= Beginning of Section =
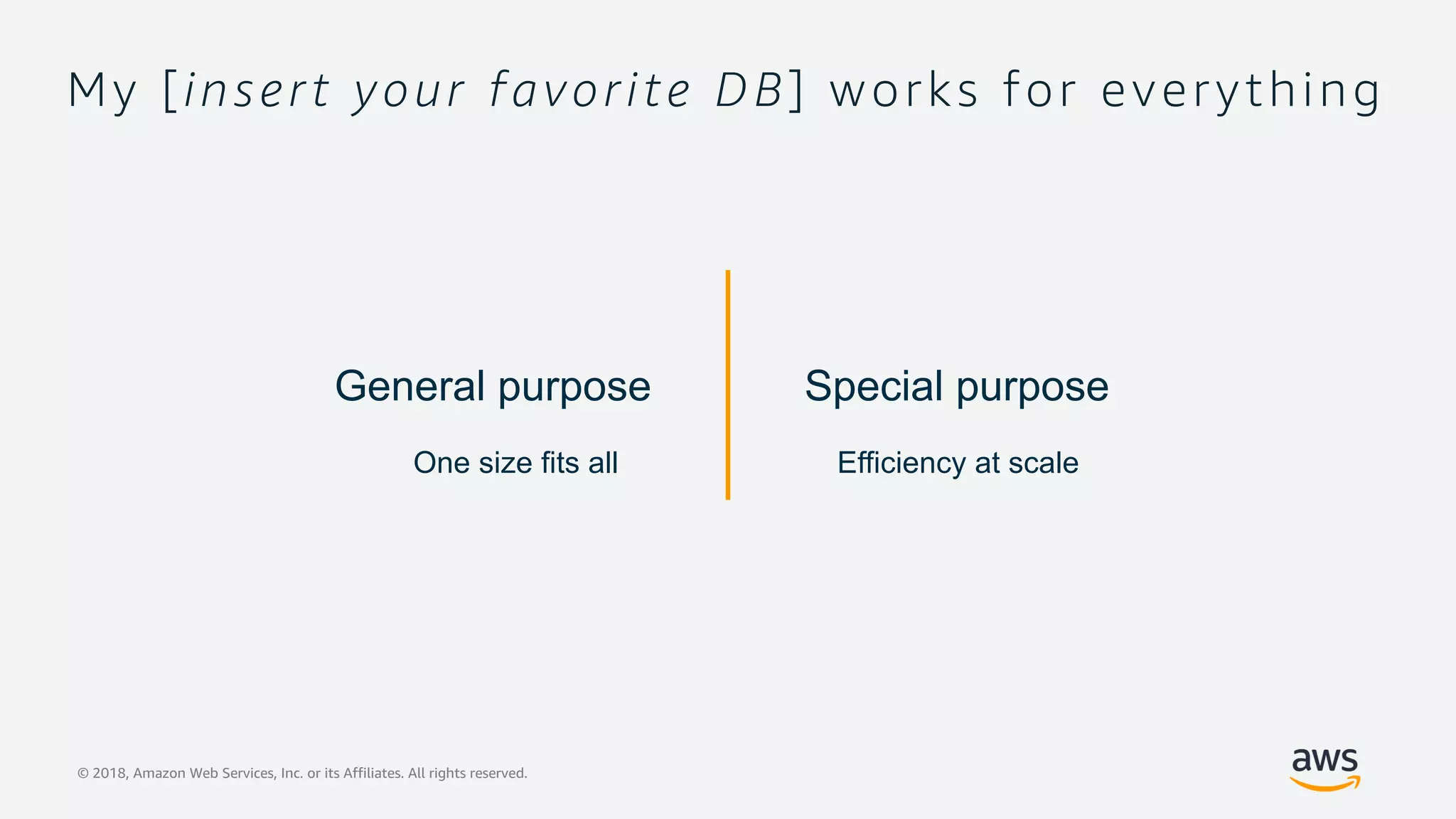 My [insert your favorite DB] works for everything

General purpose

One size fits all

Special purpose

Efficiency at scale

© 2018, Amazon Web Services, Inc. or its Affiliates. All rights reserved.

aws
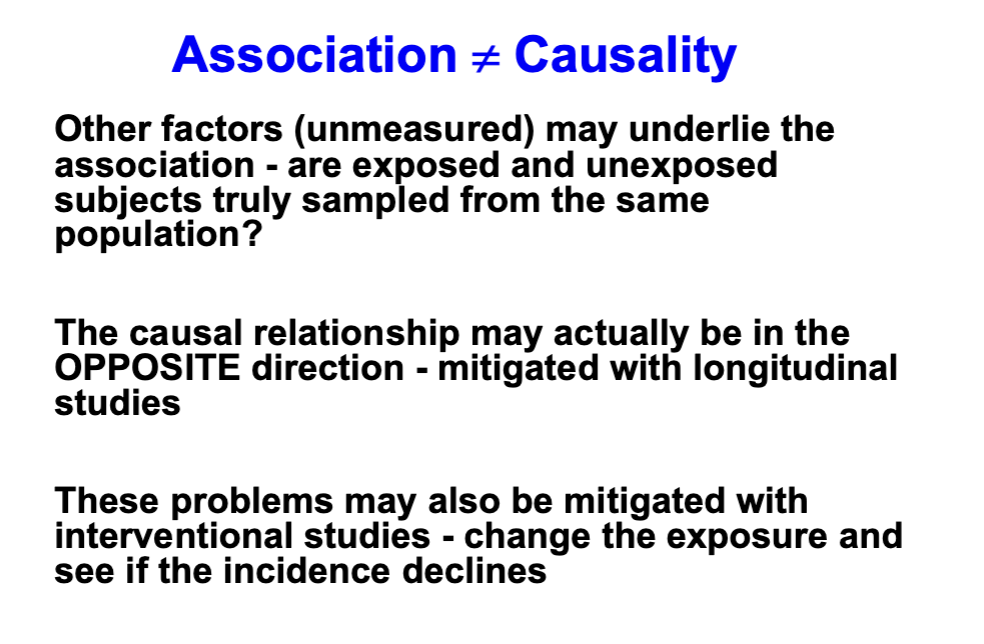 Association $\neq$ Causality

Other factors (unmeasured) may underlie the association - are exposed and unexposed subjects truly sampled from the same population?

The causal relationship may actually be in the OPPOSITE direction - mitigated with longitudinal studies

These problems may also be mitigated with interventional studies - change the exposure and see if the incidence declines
= End of Section =
▶ EXERCISE REQUIREMENTS: Make an exact copy of the listing. Leave its pictures out.

▶ RESULT:
 My [insert your favorite DB] works for everything

General purpose

One size fits all

Special purpose

Efficiency at scale

© 2018, Amazon Web Services, Inc. or its Affiliates. All rights reserved.

aws
 Association $\neq$ Causality

Other factors (unmeasured) may underlie the association - are exposed and unexposed subjects truly sampled from the same population?

The causal relationship may actually be in the OPPOSITE direction - mitigated with longitudinal studies

These problems may also be mitigated with interventional studies - change the exposure and see if the incidence declines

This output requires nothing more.